True, but building a toolchain for Linux is as easy as copying and pasting a handful of lines from a web page. On a modern machine the git checkouts will take longer than the actual build.
« Last Edit: October 10, 2020, 02:00:49 am by brucehoult »
 

Online rstofer

  • Super Contributor
  • ***
  • Posts: 9929
  • Country: us
Re: softcore for learning purposes
« Reply #15 on: October 10, 2020, 02:02:34 am »
Here is another resource which has a 3500 line verilog implementation plus build instructions for the toolchain.  For giggles, I'm trying to build it on a Raspberry Pi 4.  I think it will take a while...

https://github.com/cliffordwolf/picorv32

ETA:  Tomorrow I'll build it on my workstation.  The Pi 4 is pretty quick, for a Pi, but if the build works, I'll just do it over.


« Last Edit: October 10, 2020, 02:20:59 am by rstofer »
 

Online asmi

  • Super Contributor
  • ***
  • Posts: 2778
  • Country: ca
Re: softcore for learning purposes
« Reply #16 on: October 10, 2020, 02:15:44 am »
My point is that if you want to study an ISA, you might as well study one that is actually modern and used, as opposed to ancient stuff that now only exist in museums. RV popularity seems to be growing faster and faster, I can't wait to get my hands on PolarFire SoC devices which contain quad RV64 CPU with PCIe and a lot of FPGA resources to implement other peripherals - as long as it's reasonably priced and free tools are available for it.

Online brucehoult

  • Super Contributor
  • ***
  • Posts: 4414
  • Country: nz
Re: softcore for learning purposes
« Reply #17 on: October 10, 2020, 02:31:01 am »
My point is that if you want to study an ISA, you might as well study one that is actually modern and used, as opposed to ancient stuff that now only exist in museums. RV popularity seems to be growing faster and faster

I certainly agree with all that.

Quote
I can't wait to get my hands on PolarFire SoC devices which contain quad RV64 CPU with PCIe and a lot of FPGA resources to implement other peripherals - as long as it's reasonably priced and free tools are available for it.

The Icicle board is $500 and was supposed to be shipping on September 30. Crowdsupply does't give tracking information but but hopefully real soon. It's a reputable company (Microchip) behind it.

The Icicle uses a pretty big 250k element FPGA, so hopefully other boards using smaller ones will be cheaper and available sometime soon.

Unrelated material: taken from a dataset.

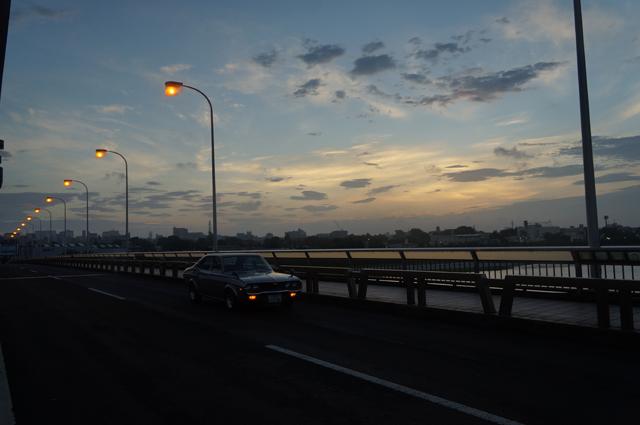 マツダルーチェと立飛橋の朝焼け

The Silver license for Libero is free, you just have to renew it every 12 months. Apparently -- I don't have it yet.
 

Online brucehoult

  • Super Contributor
  • ***
  • Posts: 4414
  • Country: nz
Re: softcore for learning purposes
« Reply #18 on: October 10, 2020, 02:52:27 am »
But there is no need to build anything, you can easily find already-made toolchain via Google.

Possibly not for a Raspberry Pi :-)  At least not for Raspbian. Ubuntu (which I'm running 64 bit on my Pi 4) has a package these days:

apt install g++-riscv64-linux-gnu

Not sure if that works on Pi.

However that uses glibc, wheras you probably want a newlib (and static linking by default) toolchain for an embedded CPU.
 

Online asmi

  • Super Contributor
  • ***
  • Posts: 2778
  • Country: ca
Re: softcore for learning purposes
« Reply #19 on: October 10, 2020, 03:24:29 am »
The Icicle board is $500 and was supposed to be shipping on September 30. Crowdsupply does't give tracking information but but hopefully real soon. It's a reputable company (Microchip) behind it.
The Icicle uses a pretty big 250k element FPGA, so hopefully other boards using smaller ones will be cheaper and available sometime soon.
I prefer designing my own boards, so I need access to actual devices (and documentation of course).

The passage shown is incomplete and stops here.